Binaların boyanmasıyla görsel kirlilik ortadan kalkabilir, buna ek olarak, caddelerimiz ve ara sokaklarımıza azami dikkat edilmesi lazım, halen çer-çöp dolu.
Ağaçlandırmaya önem vererek, sıcaktan bir nebze olsun kurtulabiliriz.
Adana sahipsiz kalmamalı, sahip çıkalım.
BENİM İÇİN ÖNEMLİ
Yumurtalık’ta karşılaştığım manzara beni çok ama çok üzdü.
Ne yapayım ki Türkiye’nin her yeri böyle.
2 yıl önce Yumurtalık’ta 5 gün denize girdik. Orada üç beş patili dostlarımız vardı ve sahipliydi.
Dram yoktu.
Şimdi bir baktım sahipliler hariç, en az 6 tane büyük kangal kırması patilerimiz, 10’a yakın üç aylık ile 6 aylık arasında patili dostlarımız var.
Kampinglerin arkası hemen köy.
Sekiz on tane kamping var, bu canların su içmesi için, işletmeler bir tane su kabı koymamış.
Bırakın yemek vermeyi, su yok.
Peki sizce bu canlar ne yiyor, ne içiyor? Atılan bir kaç tane kemik, o da sezon devam ederse.
Elbette duş suyu, yıkanan kapların ilaçlı sularını içiyorlar.
Kahroldum.
8 gün boyunca onlara hemen her gün beşer kiloluk damacana ile sularını tazeledim.
Dökerek içiyorlardı.
Bir kişi, bir parça kemik atsa, emin olun hani pizzanıza ketçap sürersiniz ya… O kemikler, o içtikleri sular kumla harmanlanıyor, un’a belenmek gibi aç oldukları içinde kumlu kumlu tüketiyorlar.
Kamp sahibi tarafından uyarıldım, “Bunları beslemeyin” diye.
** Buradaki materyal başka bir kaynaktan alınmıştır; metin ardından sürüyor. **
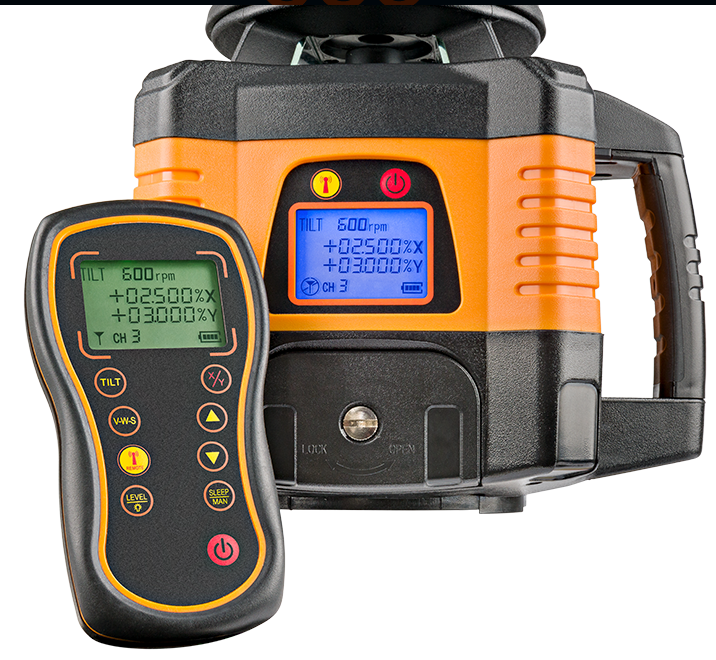 geo-FENNEL FL 150H-G (LC 3R) Dual Grade Rotating Laser Level with FR 77-MM Laser Receiver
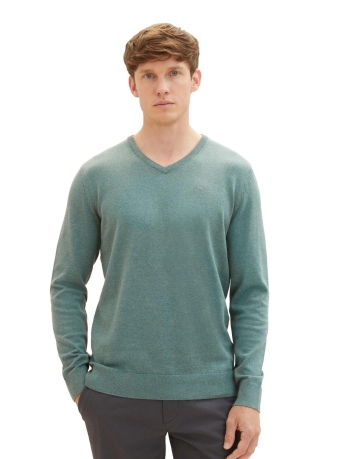 Tom Tailor Trui TRUI MET V HALS 1027665XX10 32619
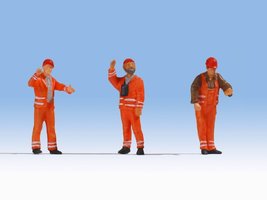 Figures of workers in work clothes 3 pcs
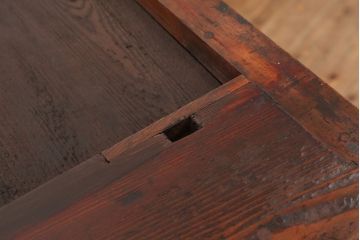 アンティーク家具　大正ロマン!味わい深い引き出し収納棚(ガラスケース、ドロワー、薬箪笥、百味箪笥)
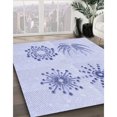 thumbnail image 3 of Ahgly Company Tapis de Zone Rectangulaire Transitionnel Lavande Bleu pour Intérieur, Lavable à la Machine, 6 Pieds x 9 Pieds, 3 of 7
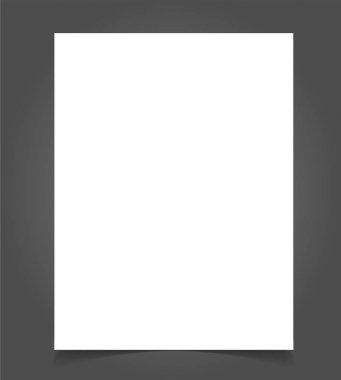Boş poster BI kat broşürü mockup kapak şablonu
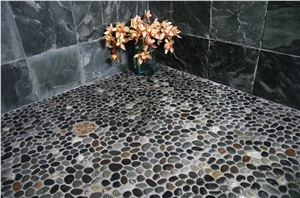 China White Marble Natural Stone Pebble Stone Pattern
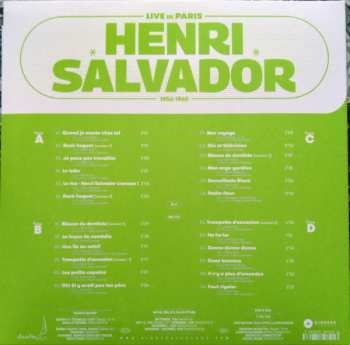 2LP Henri Salvador: Live In Paris 1956-1960 393339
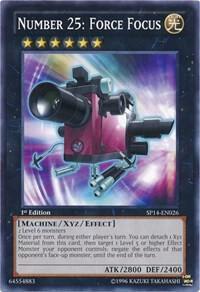Number 25: Force Focus - Star Pack 2014 YuGiOh trading card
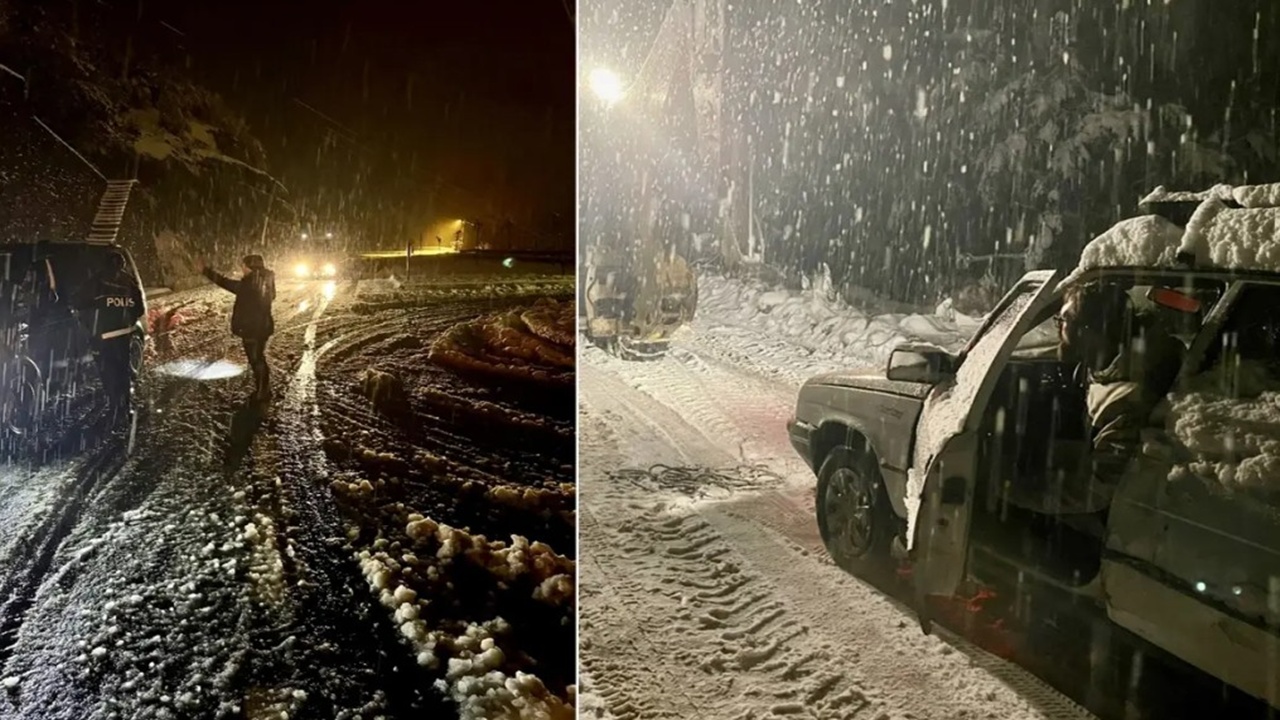 Mevsimin ilk karı 3 ilde etkili oldu! Yollar kapandı, 24 ile sarı kodlu uyarı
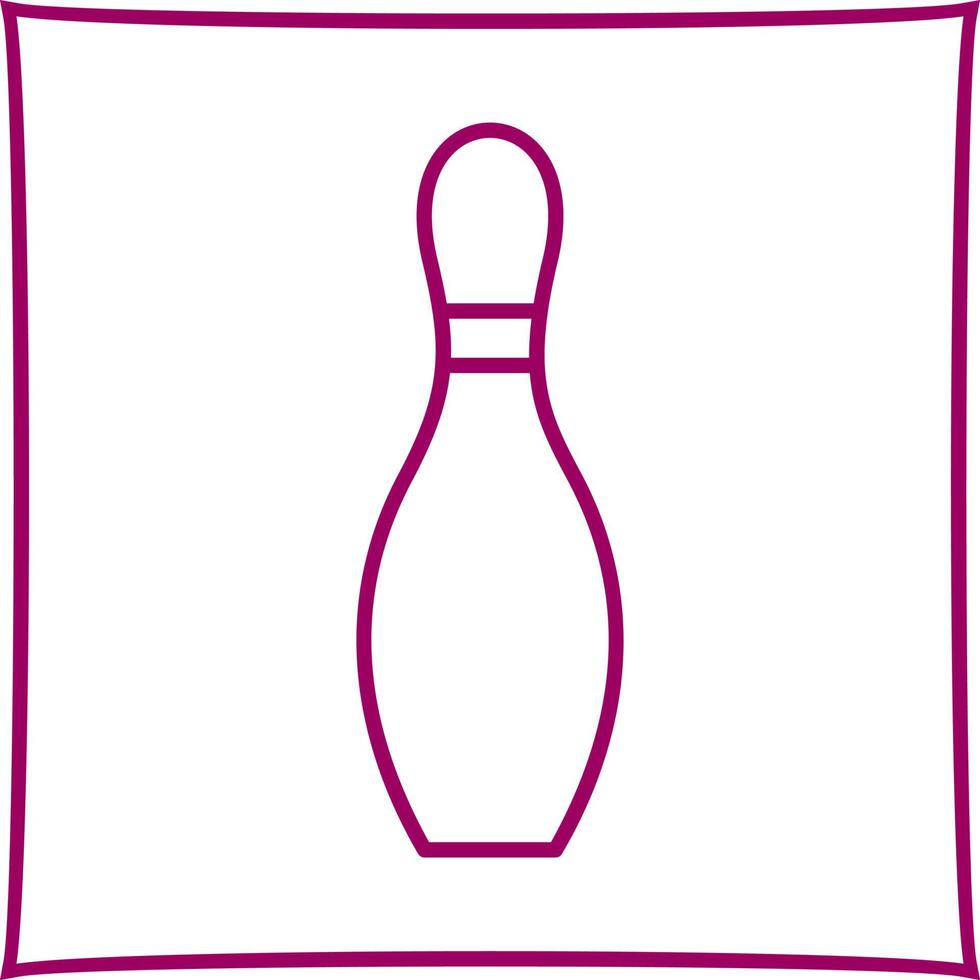 Unique Bowling Pin Vector Icon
Oysa ben oraya mama götürmedim, köpeğim Ares’e götürdüğüm maması vardı, ayrıca orada kahvaltıda yemek için götürdüğüm salam vardı.
Et alayım dedim kilosu 160 lira idi, alamadım. Kemik yoktu. Az bir et vardı, haşlayıp, içine bayat ekmek koyup tek gün besleme yaptım, hepsi bu…
Bu canlar bütün kamplardan sopayla kovuluyor, emin olun, onları çoğaltarak oraya kim attı? Bir posta büyükşehir belediyesi barınağına teslim edilmiş, överek anlatıyorlar. Oradaki kamp sahipleri, bir araya gelip bu canları kısırlaştırıp, kışın bekçi olarak bu canlara sahip çıkabilirlerdi.
Çözüm barınak olmuş.
Bu canların durumu pek parlak değil.
Kışın ne olacak bilinmiyor.
Bu sorun kısırlaştırılarak çözülür aksi bu dramlar bitmez, bu şiddette bitmez.
Kim bu canlara haksızlık yapıp şiddet uygularsa, Ebu Lehep gibi elleri kurusun, kahrolsun, diyorum. Velhasıl her yerimizden kirlilik ve vicdansızlık akmaya devam ediyor.